Did Zynga Inc (NASDAQ:ZNGA)’s roughly 3,000 employees think that they were changing the world by creating a Big-Data-informed Skinner Box full of freemium Facebook games? Several hundred are likely to be less inclined toward that line of thought after Zynga’s latest layoffs — but the strange thing is that so much of Silicon Valley venerates such frivolity at all.

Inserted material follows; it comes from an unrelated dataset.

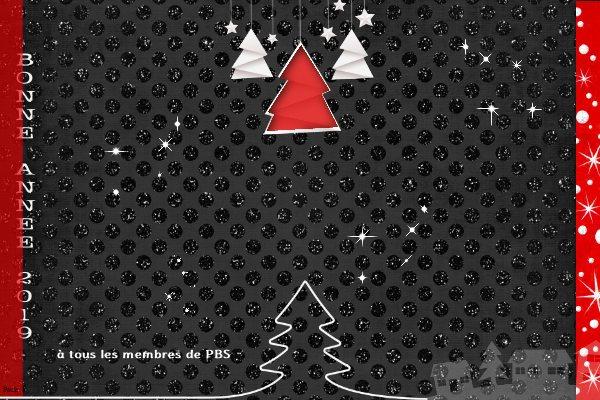 Challenge VISITEURS n°24 - Fond noir Bonne_13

“I want to change the world” is a great ambition, but it rarely matches up to the reality of Silicon Valley. “Push something frivolous really big really quickly and get a lot of money out of it before the next big trend kicks in” seems to be a far more popular business model, even if it’s dressed up in a veneer of transformative revolution, or whatever the buzzwords might be this year.
Sinking ship
Mark Pincus may be many things, but he is most certainly not a bad entrepreneur — or a bad investor, since the earliest seed funding for Zynga came from his own pocket. Whether or not he truly believes that Zynga will change the world, Pincus knew how to make the most of what he had while Zynga was on top of the gaming world. According to the most recent S-1 filing for Zynga’s March 2012 secondary offering:
From our inception in October 2007 to date, Mr. Pincus, our Chief Executive Officer, Chief Product Officer, and the Chairman of our Board of Directors, has purchased an aggregate of 149,197,328 shares of our common stock. To date, Mr. Pincus has sold an aggregate of 43,629,310 shares of our common stock at prices ranging from $0.42 to $13.96.

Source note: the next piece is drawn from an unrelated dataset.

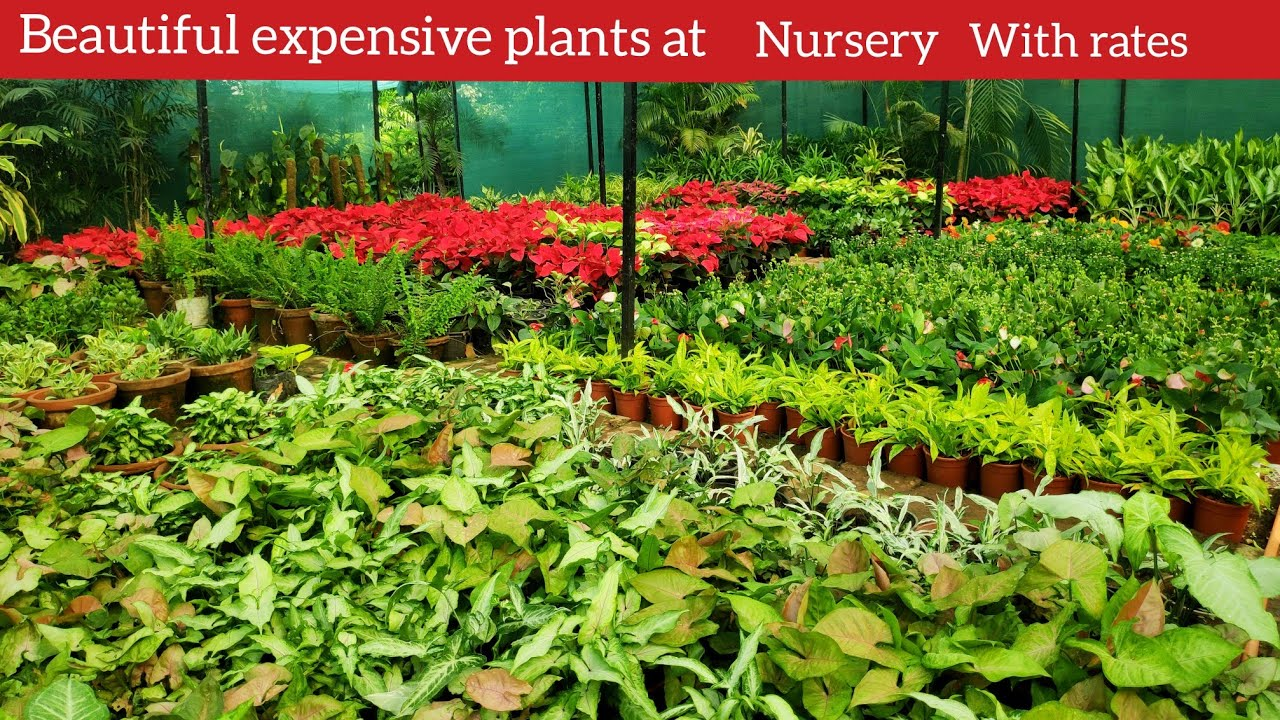 Nursery rare luxurious expensive plants with rates, August monsoon nursery visit, indoor plant price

Pincus sold at least 7.8 million shares at the $13.96 price, based on Zynga’s reported share repurchases. He also sold another 16.5 million shares in the secondary at $12 per share. Within three months of Zynga’s IPO, Pincus had already extracted at least $300 million from his stake in the company. Using back-of-the-envelope assumptions that the other shares were sold at roughly $7 apiece (the midpoint between Pincus’ highest reported price and the lowest), then the total gain from Pincus’ cashed-out shares might be as high as $650 million (this is just an estimate, and only the $300 million figure is confirmed). Incidentally, this is quite a bit more than all the reported free cash flow Zynga has earned throughout its existence.

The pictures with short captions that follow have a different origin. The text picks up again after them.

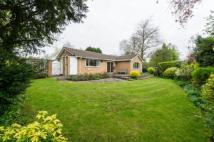 Detached Bungalow in Field House Drive...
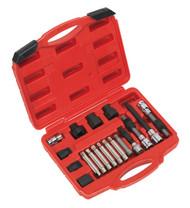 Sealey SX402 Alternator Freewheel Pulley Removal Set 18pc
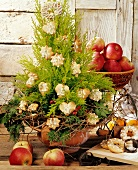 Adventsbäumchen mit Plätzchen als Baumanhänger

This isn’t unique to the Silicon Valley culture that preaches “change the world” but is often looking for that big payday as soon as possible. Groupon Inc (NASDAQ:GRPN), the other go-big-fast tech IPO (though there wasn’t much “tech”-y about it at the time) of 2011, raised nearly $1 billion in venture funding in 2010 to line its early backers’ and executives’ pockets. A year and a half after its IPO, Groupon Inc (NASDAQ:GRPN) remains about 75% below its first-day closing price. Facebook executives and pre-IPO investors have already sold more than $12 billion worth of stock following its IPO — there is only a single insider transaction recorded during Facebook’s first year on the public markets that’s a purchase instead of a sale. Similarly, LinkedIn Corp (NYSE:LNKD), which has been picked up as Wall Street’s Valley favorite du jour, records only two insider stock purchases, compared with more than 330 sales since going public. Nearly every single sale has been made by an executive rather than an early-stage investor. If LinkedIn Corp (NYSE:LNKD) is the future of Silicon Valley, why aren’t the people most invested in its long-term success buying into that notion?
At one point, Zynga’s hypothetical pre-IPO valuation scraped against a $20 billion ceiling. Today it’s a tenth that size, which may be generous for a company with declining users, declining revenue, and a declining workforce. Young tech companies (or any company, really) can be valued anywhere from nothing to infinity until a rate of “normal” growth can be determined. When a small company is growing exponentially, it’s easy for optimists — and charlatans — to place its value closer to infinity when the reality is nearly always somewhere closer to zero.